Ron Temple, Chief Market Strategist chez Lazard
Au cours des six premiers mois de son second mandat, le président Donald Trump a tenu ses promesses électorales en apportant des changements majeurs à la politique intérieure et extérieure des États-Unis, avec des répercussions à l’échelle mondiale. Jusqu’à présent, les principaux indicateurs macroéconomiques et de résultats ne donnent qu’un premier aperçu de l’impact de ces changements de politique, mais dans les mois à venir, les effets sur l’inflation, l’emploi, la croissance économique et les bénéfices des entreprises deviendront plus clairs.
2. La Chine en est à sa cinquième année de crise immobilière. Sans un important plan de relance budgétaire, la croissance risque de continuer à ralentir et la déflation de s’installer durablement, avec à la clé des risques systémiques à long terme. Je considère que la probabilité d’une intervention décisive du gouvernement chinois est faible.
3. La zone euro semblait, en 2025, en bonne voie pour une accélération de la croissance, mais à court terme, elle souffre des changements apportés à la politique commerciale américaine. Point positif, la nouvelle politique de sécurité des États-Unis a conduit à un tournant budgétaire en Allemagne, tandis que la BCE a nettement assoupli sa politique monétaire.
4. Au Japon, l’inflation reste supérieure à l’objectif de 2 % depuis près de quatre ans, ouvrant la voie à une normalisation monétaire progressive. Parallèlement, nous constatons que les entreprises adaptent de plus en plus leurs choix stratégiques aux récentes réformes ainsi qu’à une politique de rachat plus favorable aux actionnaires.
5. Enfin, nous prévoyons une plus grande volatilité mondiale au second semestre. Les gouvernements des marchés développés devront encore davantage emprunter, ce qui pourrait continuer à faire grimper les taux d’intérêt. Les valorisations boursières, en particulier aux États-Unis, seront ainsi plus difficiles à justifier.

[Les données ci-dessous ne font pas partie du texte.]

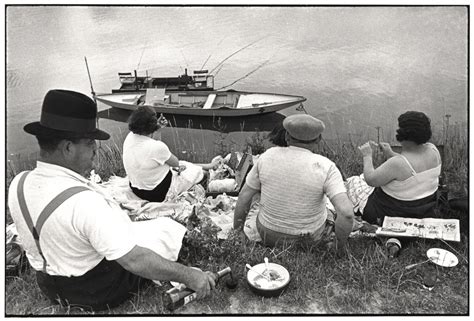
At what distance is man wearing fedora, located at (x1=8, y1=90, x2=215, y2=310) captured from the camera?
7.21 feet

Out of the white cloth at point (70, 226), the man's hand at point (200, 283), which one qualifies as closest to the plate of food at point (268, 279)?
the man's hand at point (200, 283)

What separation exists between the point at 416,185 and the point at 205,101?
12.9m

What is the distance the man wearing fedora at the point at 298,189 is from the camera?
3.08 metres

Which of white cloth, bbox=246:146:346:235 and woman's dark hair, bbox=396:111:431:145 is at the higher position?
woman's dark hair, bbox=396:111:431:145

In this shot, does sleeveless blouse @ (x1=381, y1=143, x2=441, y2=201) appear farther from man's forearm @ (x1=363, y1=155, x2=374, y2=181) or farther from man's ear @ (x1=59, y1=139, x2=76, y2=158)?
man's ear @ (x1=59, y1=139, x2=76, y2=158)

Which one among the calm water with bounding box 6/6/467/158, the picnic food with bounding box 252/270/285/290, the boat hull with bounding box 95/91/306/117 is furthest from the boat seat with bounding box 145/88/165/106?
the picnic food with bounding box 252/270/285/290

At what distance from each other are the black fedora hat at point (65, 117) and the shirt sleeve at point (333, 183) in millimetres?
1789

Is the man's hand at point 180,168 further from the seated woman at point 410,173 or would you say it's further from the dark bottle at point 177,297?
the dark bottle at point 177,297

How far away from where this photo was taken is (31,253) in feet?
8.02

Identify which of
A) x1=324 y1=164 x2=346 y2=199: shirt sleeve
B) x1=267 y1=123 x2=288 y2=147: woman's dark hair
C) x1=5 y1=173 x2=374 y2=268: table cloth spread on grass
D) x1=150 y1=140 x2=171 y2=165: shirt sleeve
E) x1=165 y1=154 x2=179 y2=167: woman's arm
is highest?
x1=267 y1=123 x2=288 y2=147: woman's dark hair

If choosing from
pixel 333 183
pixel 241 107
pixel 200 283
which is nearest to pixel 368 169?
pixel 333 183

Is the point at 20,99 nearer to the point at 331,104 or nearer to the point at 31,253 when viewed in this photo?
the point at 331,104

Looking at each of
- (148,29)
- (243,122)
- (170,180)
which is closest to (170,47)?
(148,29)

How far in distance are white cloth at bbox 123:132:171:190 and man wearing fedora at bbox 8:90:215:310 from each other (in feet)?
6.17
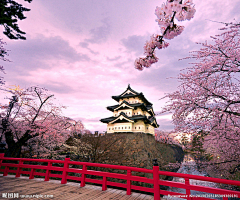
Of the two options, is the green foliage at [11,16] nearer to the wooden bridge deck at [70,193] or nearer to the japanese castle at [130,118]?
the wooden bridge deck at [70,193]

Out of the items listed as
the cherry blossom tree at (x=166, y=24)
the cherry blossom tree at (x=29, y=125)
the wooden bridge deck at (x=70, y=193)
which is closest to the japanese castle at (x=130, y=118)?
the cherry blossom tree at (x=29, y=125)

L’économie américaine restait résiliente au début de l’année 2025, mais la politique menée par le président Trump assombrit les perspectives. Depuis janvier, les droits de douane moyens ont grimpé jusqu’à près de 19 %, et de nouveaux tarifs sont attendus. Nous anticipons que cela entraînera structurellement une inflation plus élevée. En conséquence, les revenus réels baisseront, avec des effets négatifs sur le PIB, l’emploi et la consommation. En raison de la forte inflation et des expulsions massives de travailleurs, nous prévoyons également une pression accrue sur les salaires. Nous anticipons une hausse des taux d’intérêt jusqu’à 4 % d’ici la fin 2025 et un ralentissement de la croissance du PIB à 1,5 %, avec un déficit budgétaire en augmentation. D’autres gouvernements des marchés développés devraient également laisser filer leurs déficits, ce qui augmentera la demande de capitaux sur les marchés obligataires.

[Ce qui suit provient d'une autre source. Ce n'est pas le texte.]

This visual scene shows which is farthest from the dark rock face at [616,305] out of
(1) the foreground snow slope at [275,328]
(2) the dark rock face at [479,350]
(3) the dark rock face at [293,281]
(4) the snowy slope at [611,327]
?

En Chine, la confiance des consommateurs reste à un niveau historiquement bas alors que la crise immobilière dure depuis cinq ans. Comme le ménage chinois moyen a investi environ 60 % de son patrimoine dans l’immobilier résidentiel, la baisse des prix est dévastatrice et a conduit à une augmentation de l’épargne, ce qui favorise la déflation. Sans réformes structurelles pour stimuler la consommation – qui se font attendre – nous restons négatifs quant aux perspectives économiques de la Chine. Nous prévoyons une croissance ralentie et constatons un retrait progressif des investisseurs étrangers. Il existe toutefois des signes possibles de stabilisation. Lors des négociations commerciales avec les États-Unis, la Chine semble aussi bénéficier d’un avantage, car les États-Unis dépendent d’une large gamme de produits uniquement fabriqués en Chine.
Dans la zone euro, c’est surtout le changement de cap en Allemagne qui retient l’attention. Le gouvernement Merz a annoncé 1 000 milliards d’euros de dépenses supplémentaires, axées sur la défense et les infrastructures. Combinées à l’initiative ReArm Europe, ces mesures pourraient faire augmenter de manière importante les dépenses militaires européennes. Si ces dépenses sont consacrées à l’innovation et aux capacités technologiques, elles pourront soutenir d’autres formes de progrès économique. Parallèlement, la BCE a déjà réduit ses taux de 200 points de base, et nous anticipons encore une baisse cette année. Nous attendons à ce que la croissance économique en Europe se poursuive au moins jusqu’en 2026.
L’économie japonaise est peut-être aussi à un tournant. L’inflation s’est normalisée au cours des quatre dernières années, ce qui a conduit à un changement important dans la psychologie des consommateurs. Les réformes de la gouvernance d’entreprise et des règles de rachat ont obligé les entreprises à placer les actionnaires parmi leurs principales priorités. Les ménages japonais investissent davantage en actions. Cela pourrait bien marquer le début d’une amélioration durable pour les entreprises japonaises et leurs investisseurs.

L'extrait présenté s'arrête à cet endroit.